Al principio el albino dudo sobre que tocaría, sin embargo, todo el tiempo en el que Ishinomori tocaba, el observaba a cada una de las personas de la multitud, tratando de encontrar aquella cabellera pelirroja que tanto le interesaba y fue justo antes de empezar, que por fin logro visualizarla. Natsumi lo veía con indiferencia y se sentía intrigada, la última vez que escucho su música su corazón danzo con ella. Ryu, sabia de esto y estaba dispuesto a entregarse nuevamente a esa emoción, sin perder de vista a la muchacha de heterocromia la canción empezó.
—No me jodas... —Pensó Kotaro al ser abrumado por la sorprendente música —Acabo de ser completamente derrotado —Susurro bajando la mirada, pero sintiéndose feliz por escuchar un tema tan poderoso.
No solo era la pieza en sí, los ritmos, la forma de cantar. Era el espíritu total de Ryu, en cuanto había comenzado la multitud perdió la cabeza. Todos se entregaron emocionalmente al sonido, era una forma de tocar perfecta, sin embargo, el propio Kurosaki llevaba todas esas emociones en sí mismo mientras seguía tocando.
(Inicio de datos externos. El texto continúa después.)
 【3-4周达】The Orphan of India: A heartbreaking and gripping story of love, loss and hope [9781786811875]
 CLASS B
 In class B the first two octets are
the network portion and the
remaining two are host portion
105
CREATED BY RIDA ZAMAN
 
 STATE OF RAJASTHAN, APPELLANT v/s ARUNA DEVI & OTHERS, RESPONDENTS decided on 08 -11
Sencillamente el equilibro tan magistral entre las notas dejo en el olvido la canción del retador. Para cuando el albino había finalizado, nadie tenía dudas de quien era el ganador.
— ¡Increíble! —Exclamo Sunohara y al mismo tiempo, todas las personas gritaron emocionadas.
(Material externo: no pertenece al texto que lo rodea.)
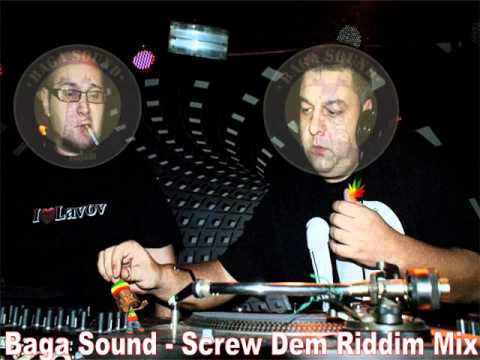 Baga sound Screw Dem Riddim Mix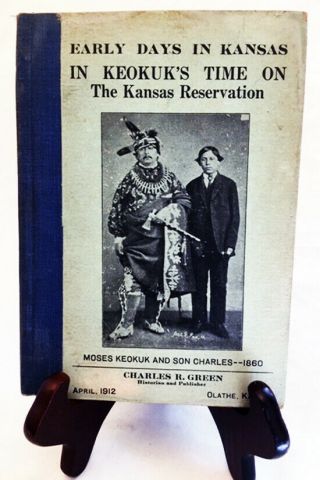 The Kansas Indian Reservation 1846 - 1870 By C.  R.  Green—rare 1912 Hardback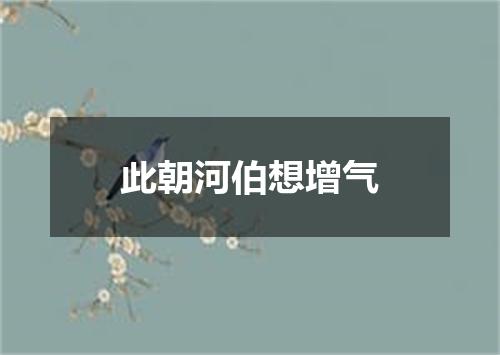 此朝河伯想增气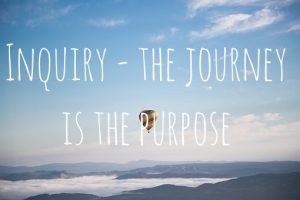 alt=“Inquiry - the journey is the purpose”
—Rayos... Nuevamente se fue —En un momento a otro, el hombre de cabello blanco perdió a Natsumi. Se sentía feliz, por haberla visto nuevamente, pero decepcionado por no saber dónde se la encontraría la próxima vez. Sin embargo estaba satisfecho, pues sintió que nuevamente su corazón y el de ella habían compartido un momento al son de la música.
Mientras todos se retiraban del sitio, Kotaro se aproximó a Ryu y se arrodillo ante él.
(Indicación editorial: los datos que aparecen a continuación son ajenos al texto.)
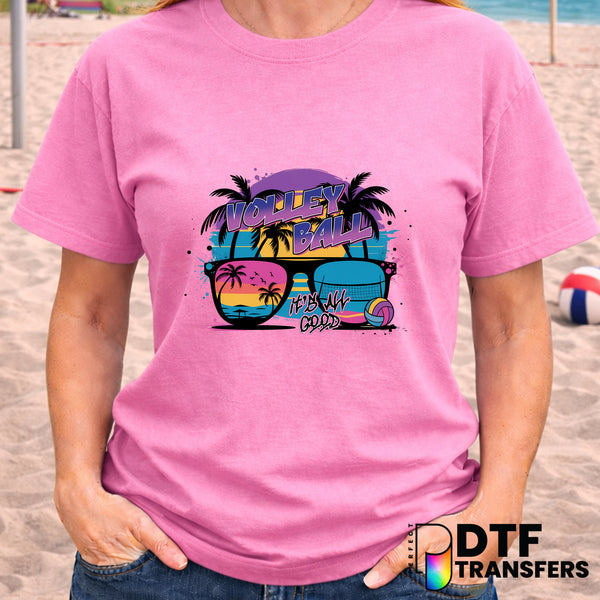 Volleyball It's All Good – Volleyball DTF Transfer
— ¡Por favor se mi sensei! —Rogo el castaño ante su rival.
— ¿Disculpa? —Dudo el caballero guardando su guitarra.
— ¡Lo que hiciste fue increíble! Lo mío que era bueno... Pareció excremento al lado de lo tuyo —Expreso Ishinomori viéndolo detenidamente.
—No... Vámonos Sunohara —Susurro caminando hacia otro lado dejando atrás al castaño.
—De acuerdo, te botaste con esa presentación —Felicito Tendo a su compañero, estrechándole la mano.
Decepcionado y levantándose poco a poco, Kotaro no sabía muy bien lo que haría después de eso. En lugar de comprender lo bien que lo había hecho, simplemente se criticaba mentalmente por no haber sido lo suficientemente bueno.
— ¡Oye! —Ryu llamo la atención de su retador —No seré tu maestro, pero sí podemos tocar algún día, no es que tu música me importe ni nada, simplemente ya sabes, quizás así aprendas un poco a estar a la altura —Tratando de negar que había disfrutado la canción del adversario, el albino le incito a hacer una colaboración en otro momento.
— ¡Eso haré! ¡Gracias! —Casi saltando de la alegría el joven guitarrista corrió de vuelta con su amigo el mago, quien lo esperaba sentando en la fuente robándose las monedas que la gente tiraba en ella para poder hacer trucos.
Mientras todos se iban, un joven de cabello corto había estado apartado de aquella increíble noche de emociones. Su carrera, es de esas que aunque maravillosa, puede simplemente hacerte perder momentos realmente valiosos.
—Parece que he llegado tarde —Con la cabeza baja Kensuke se deprimía al notar que la música había terminado y la gente ya se estaba marchando del poblado —Demonios, puede que me guste mucho Kokomi como profesora pero... ¡Era necesario darme tanta tarea para mañana! ¡Además es sábado! Nadie hace nada los sábados... —Seguía lamentándose el joven pensando en lo mucho que se podría haber divertido de no haber estado estudiando.
Un mensaje de su docente llego mientras se quejaba de sus problemas tontos, este lo dejo con la boca abierta.
—"Tendremos pacientes mañana, espero que hayas estudiado bien lo que te puse sobre la estructura al completo de la pierna, el equipo de fútbol vendrá a hacer chequeo y vi que no tienes mucho conocimiento de piernas" —Decía el mensaje de Kokomi el cual le hacía reflexionar.
—Cielos... Parece que realmente la subestime —Pensó Inoue suspirando —Bueno... También me vendrá bien para cuando esa castaña venga —Sonrió Kensuke pensando en Kai.